> [Supplied passage]:
»»

Technical analysis is based on three postulates: “the market price takes everything into account”, “the market follows the trend”, and “the market is the pattern”. Technical analysis methods include technical indicators, wave and candle analysis, price charts, and methods of artificial intelligence (neural networks). (Murphy, 1999; Schwager, 1997; Elder, 2007; Kovel, 2007; Nison, 2003). We focus our attention in this chapter on the last method of artificial neural networks.

Neural networks are a class of powerful machine learning algorithms based on statistical methods of analysis. They have been successfully applied for many years in the development of trading strategies and financial models: tasks are determined for developing their own approaches to forecasting the financial market and designing profitable trading systems (Laletina, 2015). New methods and models are being explored to improve the accuracy of forecasts and solve the problems of approximation and classification (Vladimirova, 2014). Despite this situation, neural networks do not have a very good reputation due to frequent failures of their practical application. In most cases, the reasons for failure lie in inadequate design decisions and a general lack of understanding of how they work.

The novelty and relevance of this study is due to the combination of classical approaches of technical analysis and automatic optimization of this model through a neuron network. This excludes cases of inadequacy of the model, and not allowing for the situation of the “black box”. The study describes the construction of a neuron network cluster using four networks through which the authors of the study will determine the current phase of the market - trend / flat. Subsequently, the model will use those indicators and approaches that are used for this phase of the market - trend / flat indicators.

««

> [Instructions]:
1. From the technical analysis passage, return the span that begins at the words "The novelty and" and stops after the words "trend / flat indicators.".
2. Name every postulate on which the technical analysis passage says technical analysis is based.
None of the material is needed for the work here.

> [Supplied data]:
»»

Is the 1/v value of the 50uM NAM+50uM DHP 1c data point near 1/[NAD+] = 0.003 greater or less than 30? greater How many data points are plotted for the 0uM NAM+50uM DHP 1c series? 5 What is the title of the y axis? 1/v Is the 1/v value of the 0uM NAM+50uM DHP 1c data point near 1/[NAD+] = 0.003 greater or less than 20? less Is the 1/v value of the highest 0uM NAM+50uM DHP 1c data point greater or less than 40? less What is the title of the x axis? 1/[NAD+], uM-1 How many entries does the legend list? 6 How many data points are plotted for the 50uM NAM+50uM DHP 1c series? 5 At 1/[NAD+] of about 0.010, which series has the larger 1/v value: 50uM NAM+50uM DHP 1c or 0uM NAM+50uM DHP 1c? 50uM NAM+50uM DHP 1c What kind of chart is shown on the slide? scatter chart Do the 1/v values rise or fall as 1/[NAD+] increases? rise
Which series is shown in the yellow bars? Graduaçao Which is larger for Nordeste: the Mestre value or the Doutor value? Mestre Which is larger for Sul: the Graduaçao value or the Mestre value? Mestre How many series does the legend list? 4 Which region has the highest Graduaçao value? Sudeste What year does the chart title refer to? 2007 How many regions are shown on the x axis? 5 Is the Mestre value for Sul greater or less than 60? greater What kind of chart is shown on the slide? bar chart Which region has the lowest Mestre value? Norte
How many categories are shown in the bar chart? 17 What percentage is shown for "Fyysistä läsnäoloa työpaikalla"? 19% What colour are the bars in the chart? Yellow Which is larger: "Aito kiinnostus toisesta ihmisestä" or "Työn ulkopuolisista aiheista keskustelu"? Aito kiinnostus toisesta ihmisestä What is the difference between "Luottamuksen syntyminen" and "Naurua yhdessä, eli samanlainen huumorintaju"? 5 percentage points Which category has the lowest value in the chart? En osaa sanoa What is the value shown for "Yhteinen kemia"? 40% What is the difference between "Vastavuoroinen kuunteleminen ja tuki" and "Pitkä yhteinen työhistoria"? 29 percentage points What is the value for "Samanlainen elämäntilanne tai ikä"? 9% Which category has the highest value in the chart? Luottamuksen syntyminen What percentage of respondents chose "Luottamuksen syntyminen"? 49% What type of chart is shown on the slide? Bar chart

««

> [Solution list]:
1.
The novelty and relevance of this study is due to the combination of classical approaches of technical analysis and automatic optimization of this model through a neuron network. This excludes cases of inadequacy of the model, and not allowing for the situation of the “black box”. The study describes the construction of a neuron network cluster using four networks through which the authors of the study will determine the current phase of the market - trend / flat. Subsequently, the model will use those indicators and approaches that are used for this phase of the market - trend / flat indicators.

2.
- The market price takes everything into account.
- The market follows the trend.
- The market is the pattern.